Major Depressive Disorder (MDD)
An ongoing sense of hopelessness and despair is one of the most prominent signs of MDD. This condition leaves a person in a depressed mood for most, if not all of the day, with morning times being especially difficult. He or she has also lost interest in activities once enjoyed.
According to the Diagnostic and Statistical Manual of Mental Disorders, at least five of the following symptoms must be present in order for major depressive disorder to apply. At least one of these five symptoms must be a depressed mood or a loss of interest in once enjoyable activities.
- Inability to sleep or sleeping too much
- Inability to concentrate and/or make decisions
- Considerable weight loss or gain of more than five percent
- A sense of worthless and/or overwhelming guilt
- Repeated thoughts of death and suicide with or without a plan
Each of these symptoms must be present on a daily basis or at least nearly a daily basis.

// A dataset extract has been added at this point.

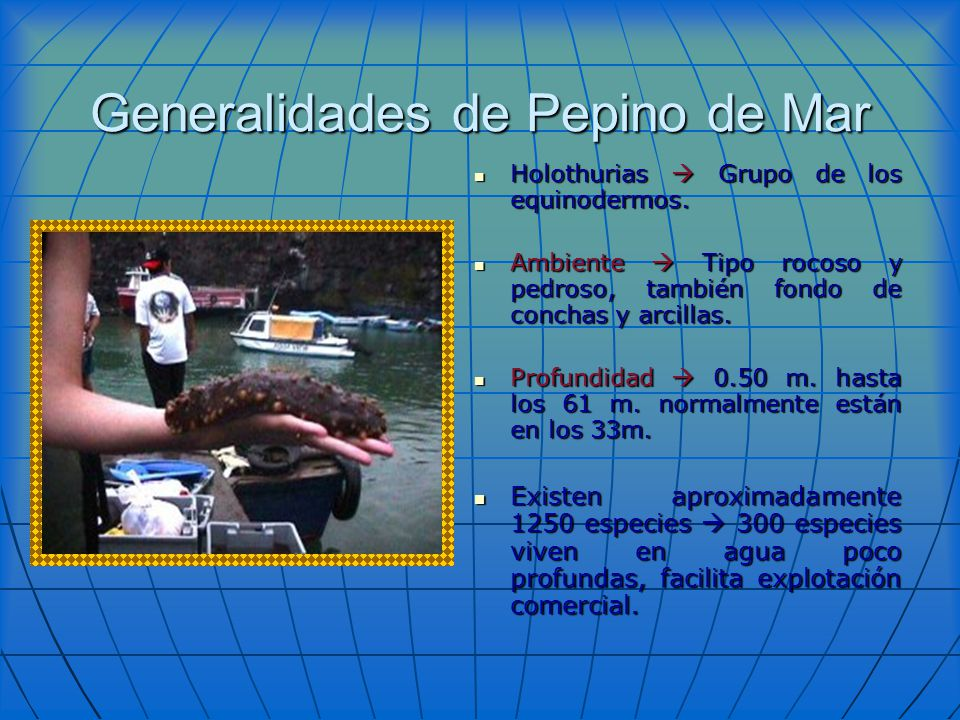 Generalidades de Pepino de Mar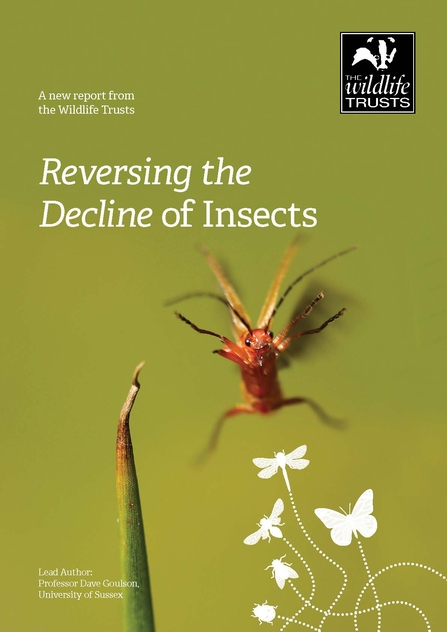 Front cover of the Reversing the Decline of Insects report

Within the U.S. population, anywhere from 20 to 25 percent of adults will develop major depressive disorder within their lifetime. Teenagers, children and older adults also experience MDD though these incidents often go unreported. This condition tends to run in families from generation to generation, though someone with no family history of depression can also develop MDD.
In terms of men versus women, women are twice more likely to develop MDD than men, mostly due to the hormonal changes associated with menstruation, puberty, pregnancies and miscarriages. Depression in men typically goes unreported as men are far less likely to seek out help. As men tend to repress their emotions, signs of major depressive disorder tend to take on more violent or demonstrative expressions, such as anger, violence towards others or self, as well as suicidal and/or homicidal tendencies.
Certain life circumstances can bring on symptoms resembling major depressive disorder, so these must be ruled out before an accurate diagnosis can be made. Some who’s just lost a loved may fall into a clinical depression. People suffering from certain medical conditions, such as heart disease can also experience depressive symptoms. Substance abuse users are also ruled out, though chronic substance abuse can cause MDD to develop.
According to the U.S. Department of Health and Human Services, any appearance of MDD symptoms must last for a minimum of two weeks in order for major depressive disorder to apply. Ultimately, MDD will cause considerable problems in a person’s life related to work, relationships and social interactions.